Wednesday, December 5, 2012

Counter-Obama Position on Fiscal Cliff Negotiation

Side-note: I was going to title this the GOP position, but I'm not sure many/most in the GOP actually appreciate the position itself, or why it's worth fighting for. Rather than make an assumption as to motivations and priorities, I'll simply call my position the counter-Obama perspective, and/or the anti-socialism approach.

In the debate over what way to back off the so-called "unavoidable" automatic deficit-reduction measures Congress enacted (which, if you recall, exist because Congress couldn't find a compromise for deficit reduction the last time around, following the previous "compromise" which allowed effectively unlimited national debt increases in exchange for the cuts the government is now desperate to eliminate), the Democrats have done an enviable job framing the debate in the main stream media as a decision between cutting taxes for the middle class, and cutting taxes for the rich. Now, while the framing itself is obviously inaccurate (Republicans want to cut taxes for everyone, whereas Democrats only want to cut taxes for the "not rich"), the GOP isn't doing itself any favors by not refuting the characterization, nor articulating the alternative in a way which is compelling. So, I'm going to give it a try.

Obama's stated positions are as follows:
- He's willing to compromise with Republicans, and everything should be on the table for discussion
- He's unwilling to compromise or discuss not hiking taxes on rich people
- [also] He's unwilling to compromise or discuss cutting or reforming entitlements, especially the massive new one bearing his name

Setting aside the obvious hypocrisy and absurdity, and concentrating just on the tax question, the counter-position (well, a counter-position anyway) to Obama's proposal is this: we are unwilling to accept any change to the tax law which makes taxation less equal and/or more biased. By equal, in this context, I mean percentage-equivalent for all income, all levels, for all people, under all conditions. Any change which makes taxes less equal should be rejected with conviction, and I'll explain why.

Taxes determine the size of government. You can have deficit spending to increase the size without corresponding taxation, but eventually you need to inflate-down the deficit, and/or increase taxation to compensate. We should have an honest national discussion about the necessary size of government; it's a long-time coming, and desperately needed. In the meantime, though, it's of vital importance for the continued survival of the country that taxation be equally applied across the population, without bias or favor. We must move toward a more flat tax system, or risk the country falling apart.

Consider the current situation: nearly 50% of the country pays no federal income taxes. That's 50% of the voters who don't care at all about raising taxes, because it doesn't affect them. They could care less about controlling deficit spending, because they don't expect to pay for it. They are, at best, not qualified to elect representatives making policy decisions on taxation, and in reality willingly biased corrupt participants in creating an unbalanced system of government-controlled wealth confiscation. They will willfully and gleefully push the country off the cliff of fiscal ruin, because they are not vested in the process of paying the check. This must be fixed if the country is to survive.

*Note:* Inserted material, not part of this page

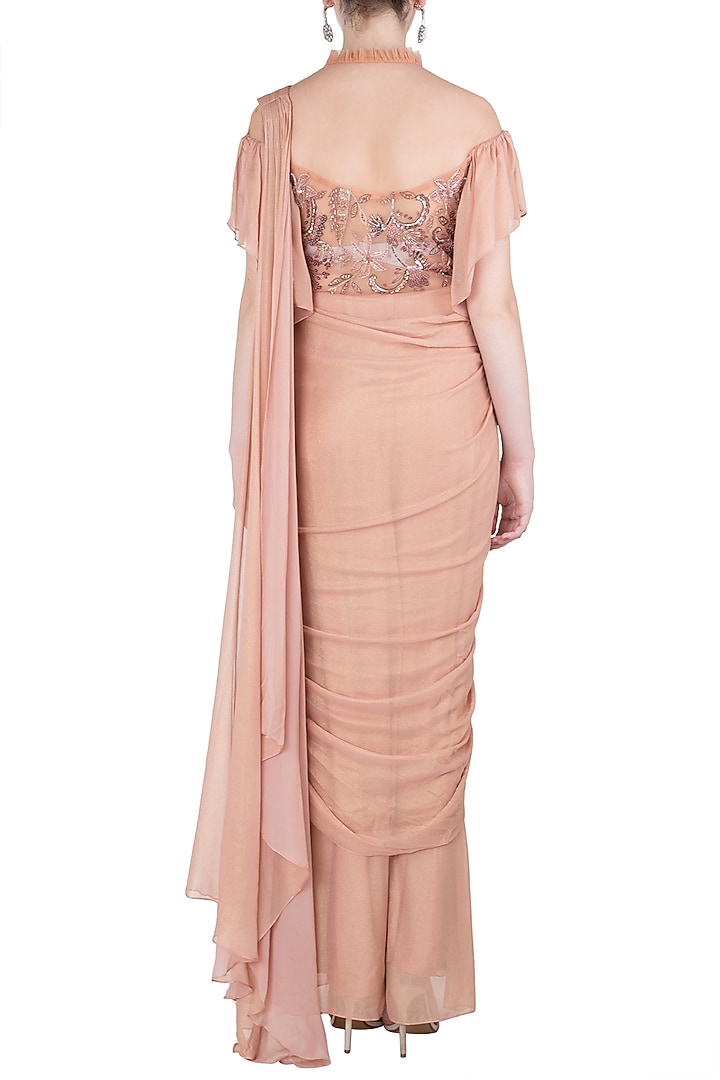 Peach asymmetrical embroidered saree gown available only at Pernia's Pop Up Shop.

What the country needs is this: every time a politician talks of extra spending, everyone should connect that to an extra few dollars out of their personal paycheck every month... everyone. Not just the rich, not the entitled, not the other guy... everyone. When Obama talks of bailing out GM, that should be one less Christmas present every poor family gets to buy for their children, because some union worker with outrageous benefits needs to keep his job pretending to build cars nobody wants. When Obama wants an extra $50 billion or so to spread around to his campaign backers, that's food out of people's mouths. Yes, that will be painful, for lots of people... but that's the vital point. It's shared pain, shared by everyone, paying for the stuff the government decides is absolutely necessary for the best interests of everyone. And, at the end of the day, it's about being able to get rid of the scum wasting our money, because they really are wasting all our money; and if everyone feels the fiscal pain, we might finally get some real, much needed change, before it's too late.

1 comment:

  1. This is why the fiscal cliff sounds good to me. If we cut all spending a little and all paid a little more the problem would go away. The trouble is that means a little less of lots of things people believe in: punishing evil-doers and helping the needy.

    It is not true taxes determine the size of gov't. They should determine the size of gov't, but obviously they don't. Spending can and does exceed taxes by more than just a few percent of GDP.

    I completely agree about spending. Every time they pass a law to help the elderly or the poor children, your withholding or quarterly estimates should go up. The same for every law to lock up criminals for longer or deploy troops in distant countries.